Was this purpose marriage? We didn't know. We just knew that neither of us wanted to start a serious relationship with someone that didn't at least have marriage potential. In fact, after building such a strong friendship over several months, we recognized that we were taking a risk by adding the "boyfriend/girlfriend" title.

Looking back makes me even more convinced that Lu is truly my soul mate and a complement to my life. He sees the big picture, while I focus on the details. He always looks for the silver lining, while I take care of the rain plan. When one of us is down, the other puts their needs aside to lift them up. Even when we cook together, I'm in charge of the seasoning, while he takes care of the chopping! Simply stated: We are better together than we are apart.

There's also an openness and a comfort to our relationship that I've never experienced before. We can talk about everything (except proposal plans, of course). Not only can I be myself around him, but I trust him enough to allow my vulnerabilities to show. For a "modern" woman who prides herself on her independence, that's not easy. However, it's become natural because he's my best friend.

Now that I've elicited some reaction from you (a smile, an "awwww," an eye roll from the bitter folks), how does this relate to pre-engagement? Pre-engagement started at the point where we believed that marriage was in God's plans for our future, and we decided to take a thoughtful approach.

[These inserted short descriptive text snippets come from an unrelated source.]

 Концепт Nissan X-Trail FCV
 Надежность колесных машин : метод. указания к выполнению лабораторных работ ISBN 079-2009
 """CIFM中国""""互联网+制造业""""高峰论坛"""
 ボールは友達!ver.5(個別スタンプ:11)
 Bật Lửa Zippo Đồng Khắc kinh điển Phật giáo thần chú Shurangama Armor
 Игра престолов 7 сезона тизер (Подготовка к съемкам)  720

Step 1: We prayed and opened our hearts to hearing from God.

Step 2: Then, like the good PhD students we are, we decided to do some research. We scoured the library (i.e. Amazon) and decided to read Before You Get Engaged by David Gudgel and to work through 101 Questions to Ask Before You Get Engaged by H. Norman Wright. We also thought that now would be a good time to do a daily devotional that was specifically geared towards couples, so we picked up the aptly named Devotions for Dating Couples by Samuel Adams and Ben Young.

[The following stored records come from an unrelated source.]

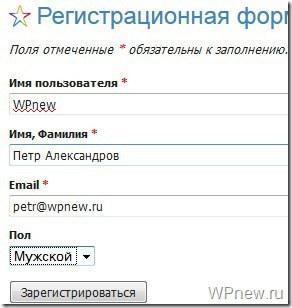 HelpMyBlog регистрация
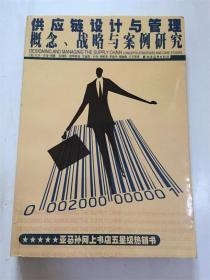 供应链设计与管理:概念、战略与案例研究[美]大卫·辛奇·利维 著 正版原书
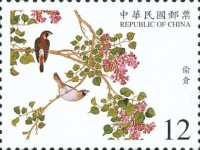 [Birds - Showing Illustrations from the Ching Dynasty Bird Manual, Typ CFI]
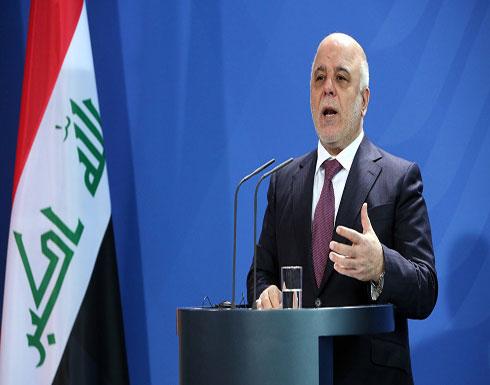 مفوضية الانتخابات العراقية: العبادي أمر بإطلاق المخصصات المالية لإجراء الانتخابات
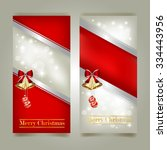 greeting cards with red bows... | Shutterstock .eps vector #334443956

Step 3: After a few weeks, we started letting our family and friends know about our plans. Although the decision is ultimately between us and God, we decided it would be helpful to talk to those who know us best and couples who have been in our shoes before.

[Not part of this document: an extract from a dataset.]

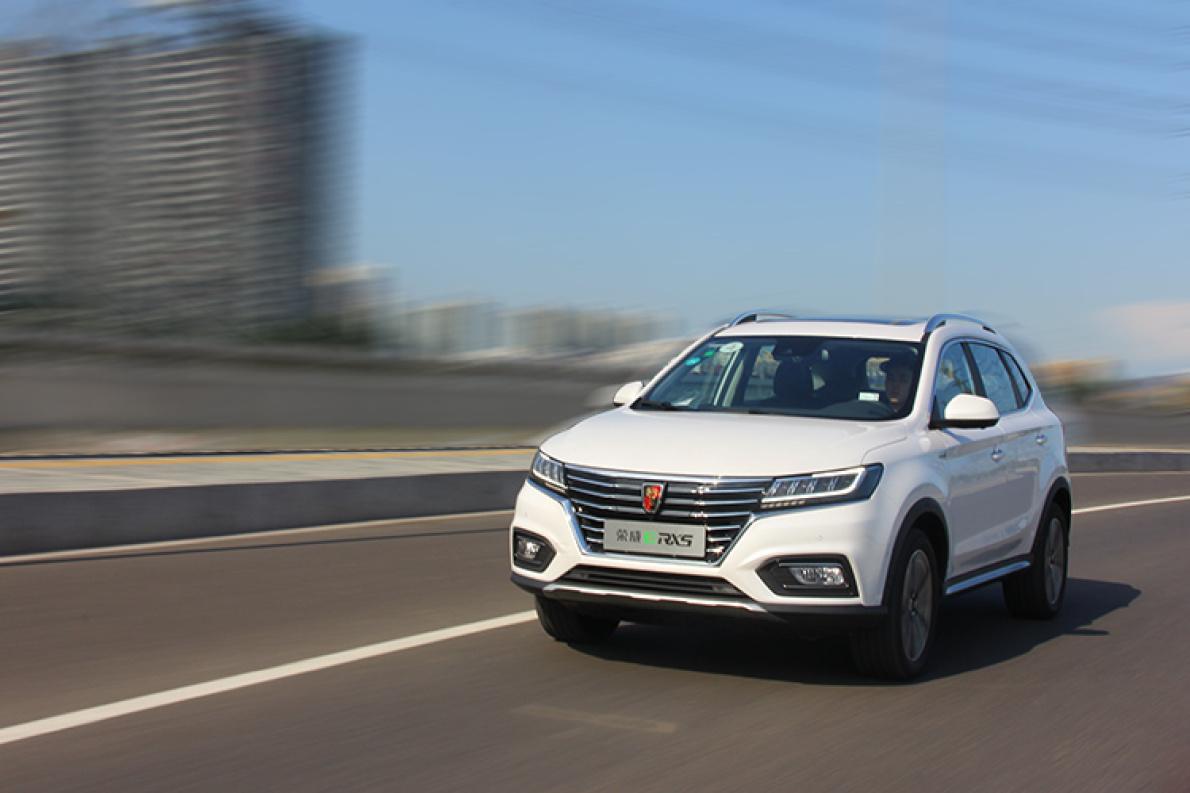 为什么说荣威ERX5 算得上纯电动汽车制造水平质的提高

Step 4: Finally, we've started counseling with leaders in our church. Yes, we are doing pre-marital counseling before we are engaged. In our eyes, God knew that we were going to be together before we were even born. If our marriage is meant to be, then putting an engagement ring on my finger is less of a promise and more of a public announcement of what's already been ordained to happen. (Thanks, Pastor Barb!) Before we get swept away in the warm wishes and wedding planning, we want to have a clear vision for our marriage.

Does this take the romance out of our engagement and the fantasy out of our wedding? Not at all. Investing this time up front has made me more excited to have Jeremy as a partner for life. I feel peace and happiness, instead of anxiety or distress.

I'll continue to post about the counseling sessions and the books, and I hope that others will take advantage of resources available to them. Let's be a part of the 25% that make it to forever!